Tesla Design Evolution: From Subtle Model S to Crazy-Angular Cybertruck

Opinion


When Tesla Motors rolled out its original Model S in fall 2011, some folks (myself included) were a bit underwhelmed by the rather restrained styling of Elon Musk’s opening salvo in the electric vehicle wars.

To me, it looked like a next-gen Mazda6, which wouldn’t have been a reach—given that Musk had poached Mazda U.S. chief designer Franz von Holzhausen with barely enough time to pull out his sketch pad before needing to design Tesla’s franchise car.

When I asked Franz about the Model S styling, he patiently swept aside my thinly veiled critique about his design and said the conservative approach was intentional.

“People need to think really hard about taking this leap into uncharted territory,” he said at the time. “I didn’t want to alienate people by creating a vehicle that was awkward and weird. We wanted to create the cornerstone from where the brand is going to build.”

In other words: One thing at a time. Make the transition from gasoline to electric as seamless as possible. Don’t make it hard on early adopters by making them explain to their neighbors not only their decision to go electric but also why they were driving some goofy-looking vehicle.

Then Franz added a kicker: Expect traditional styling for the first generation of cars. Let Tesla get established. Then look out.

Guess the second generation has arrived.

The Cybertruck concept that Elon rolled out in the wake of the 2019 Los Angeles Auto Show is anything but goofy looking. It is seriously radical, like something Arnold Schwarzenegger will emerge from in the next Terminator movie. No one will look at a pickup truck the same way again.

In silhouette, the Cybertruck looks like the collision of two doorstops (thanks, Ed Loh, for that vivid description). Head on, or from an offset perspective, it’s all hard angles and aggression. The testosterone levels are off the charts. Musk already (jokingly?) tweeted about a “pressurized version” for when he and his crew of interplanetary voyagers need transport on Mars.

In purely automotive terms, the Cybertruck may pay homage to exotic ’70s concepts like the Maserati Boomerang, Ferrari Modulo, and Lancia Stratos Zero, but that’s where the disco-era tribalism ends. Line it up against all the trucks currently on sale, and they all look ancient. Forget the 2002 Thunderbird, this is what J Mays was searching for when he dropped the term “retrofuturism” a few years back.

To the unpracticed eye, the lines of a Cybertruck may look basic, like a kid’s Tangram puzzle spilt on the dining room table. But it actually owes more to very complicated modern-era military design—from the F-22 stealth fighter to the Zumwalt-class destroyer.

“People will argue that this is overly simplistic. I call it un-design,” Franz said in a recent interview. “Erasing the normalizing of design out of our heads was a long, drawn-out process. We started out with a shape like this, then we had to go all around the world to come back again to this.
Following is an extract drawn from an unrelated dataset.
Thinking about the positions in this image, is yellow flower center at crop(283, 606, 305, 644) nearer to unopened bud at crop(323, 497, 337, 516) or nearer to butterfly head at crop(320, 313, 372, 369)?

It’s so foreign from what we’ve done. “Let’s get to the construction: Seriously, 3mm-thick stainless steel as the body panels? The last stainless steel car was the DeLorean (although Ford and Allegheny Ludlum steel conspired on a limited promotional run back in the 1930s and again in the ’60s). But the Cybertruck reimagines its use. Durable? Bulletproof? Yep and yep.

Another cool thing about stainless steel: It gets stronger as the temperatures drop. You know the average temperature on Mars? Minus-80 Fahrenheit. Talk about protecting your design for the future.

In the 1990s, when Nissan rolled out its first lozenge-shaped vehicles like the Altima and Infiniti J30, the late Jerry Hirshberg, then-head of Nissan Design International, referred to his new wave as breaking away from “the tyranny of the wedge.” It wasn’t long before the entire industry followed suit with their own slippery suppositories.

With the Cybertruck, Franz von Holzhausen has broken Tesla away from the tyranny of the lozenge. The wedge is back.